Syarief Hasan: Perjanjian FIR Bukti Kedaulatan NKRI Dirampas Negara Lain
Menurut Syarief, perjanjian ini bukan saja merugikan Indonesia karena Singapura punya kendali atas ruang udara di atas wilayah Kepulauan Riau.
Editor: Content Writer
TRIBUNNEWS.COM, JAKARTA - Wakil Ketua MPR dari Fraksi Partai Demokrat, Syarief Hasan, menyoroti perjanjian mengenai penataan Flight Information Region (FIR) Indonesia dan Singapura yang telah diteken oleh Presiden RI Jokowi dan PM Singapura Lee Hsien Loong di Bintan, Kepulauan Riau (Selasa, 25/01/2022). Menurut Syarief, perjanjian ini bukan saja merugikan Indonesia karena Singapura punya kendali atas ruang udara di atas wilayah Kepulauan Riau pada ketinggian 0 – 37 ribu kaki, namun juga kita tidak berdaulat atas wilayah kita sendiri.
“Perjanjian FIR justru menunjukkan titik lemah diplomasi Indonesia. Jika Indonesia hanya mendapatkan hak kendali udara pada ketinggian di atas 37 ribu kaki, hal ini jelas-jelas menunjukkan kedaulatan udara kita dimiliki oleh negara lain. Indonesia tidak mendapat keuntungan ekonomi yang sepadan dengan perjanjian yang ditelah ditandatangani ini. Bahkan, isunya bukan saja soal kemanfaatan ekonomi, tetapi kedaulatan wilayah NKRI,” ujar Menteri Koperasi dan UKM di era Presiden SBY ini.

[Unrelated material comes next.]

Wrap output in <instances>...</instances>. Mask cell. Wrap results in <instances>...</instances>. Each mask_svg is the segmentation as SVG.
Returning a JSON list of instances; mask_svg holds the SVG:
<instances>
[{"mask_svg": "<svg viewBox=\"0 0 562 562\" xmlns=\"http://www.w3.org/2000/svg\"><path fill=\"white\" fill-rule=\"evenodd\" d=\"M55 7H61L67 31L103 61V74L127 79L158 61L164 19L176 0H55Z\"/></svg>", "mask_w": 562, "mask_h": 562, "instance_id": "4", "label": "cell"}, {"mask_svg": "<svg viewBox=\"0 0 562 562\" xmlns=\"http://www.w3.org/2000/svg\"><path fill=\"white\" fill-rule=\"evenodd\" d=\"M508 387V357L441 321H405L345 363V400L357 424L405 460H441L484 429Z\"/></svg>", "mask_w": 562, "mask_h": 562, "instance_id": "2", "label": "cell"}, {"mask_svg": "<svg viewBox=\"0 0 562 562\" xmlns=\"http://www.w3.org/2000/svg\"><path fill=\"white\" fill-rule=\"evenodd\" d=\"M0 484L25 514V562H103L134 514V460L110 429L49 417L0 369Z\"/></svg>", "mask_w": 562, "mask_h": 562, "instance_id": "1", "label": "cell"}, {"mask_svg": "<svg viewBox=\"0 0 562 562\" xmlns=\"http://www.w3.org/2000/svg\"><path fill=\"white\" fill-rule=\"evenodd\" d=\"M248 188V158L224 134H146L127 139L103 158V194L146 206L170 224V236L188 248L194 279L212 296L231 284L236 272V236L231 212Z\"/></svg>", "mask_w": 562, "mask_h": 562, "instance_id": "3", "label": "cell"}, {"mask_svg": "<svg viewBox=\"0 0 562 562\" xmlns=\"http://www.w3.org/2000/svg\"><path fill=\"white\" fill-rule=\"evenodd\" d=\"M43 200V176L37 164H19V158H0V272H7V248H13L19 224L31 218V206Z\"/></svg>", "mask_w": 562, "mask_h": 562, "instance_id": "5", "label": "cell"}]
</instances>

Politisi senior Partai Demokrat ini menekankan lebih lanjut bahwa, kedaulatan negara adalah hal yang strategis, sensitif, dan tidak dapat dipertukarkan dengan keperluan keamanan operasional dan teknis. Ini dua hal yang berbeda, terlebih Indonesia telah memiliki kesiapan infrastruktur, SDM, dan pendanaan untuk mengelola ruang udaranya. Apalagi, kendali penuh Indonesia atas ruang udaranya ini adalah amanat UU yang mestinya dijalankan secara konsekuen.
“Padahal Pasal 458 UU No. 1/2009 tentang Penerbangan sudah jelas mengatur kendali udara sepenuhnya di tangan Indonesia paling lambat 15 tahun dari pengesahan UU ini pada tahun 2009. Jadi seharusnya pada 2024 kendali wilayah udara di atas Kepulauan Riau sudah sepenuhnya milik Indonesia. Jika dengan perjanjian FIR ini Singapura masih juga pegang kendali atas wilayah udara yang strategis, maka tidak ada kedaulatan disitu,” sesal Syarief.
Syarief juga mempertanyakan definisi berdaulat versi pemerintah. Apakah dengan adanya perjanjian FIR ini pemerintah sudah merasa merebut kembali kedaulatan wilayah kita? Apakah dengan kendali ruang udara yang masih dipegang Singapura tidak berarti mengacak kedaulatan kita? Atau bahkan, apakah pemerintah tidak soal untuk berbagi kedaulatan NKRI dengan negara lain?
“Jika pemerintah merasa perjanjian FIR ini tidak melanggar kedaulatan wilayah NKRI, maka kita perlu mengoreksi definisi berdaulat dalam konteks pergaulan internasional. Ruang udara kita dikendalikan negara lain, yang bahkan dapat dipergunakan untuk tujuan-tujuan strategis negara tersebut, dan kita sama sekali mempersoalkannya. Saya termasuk yang tidak mengerti dengan alur logika yang dipergunakan pemerintah ketika menekan perjanjian FIR ini,” tutup Syarief.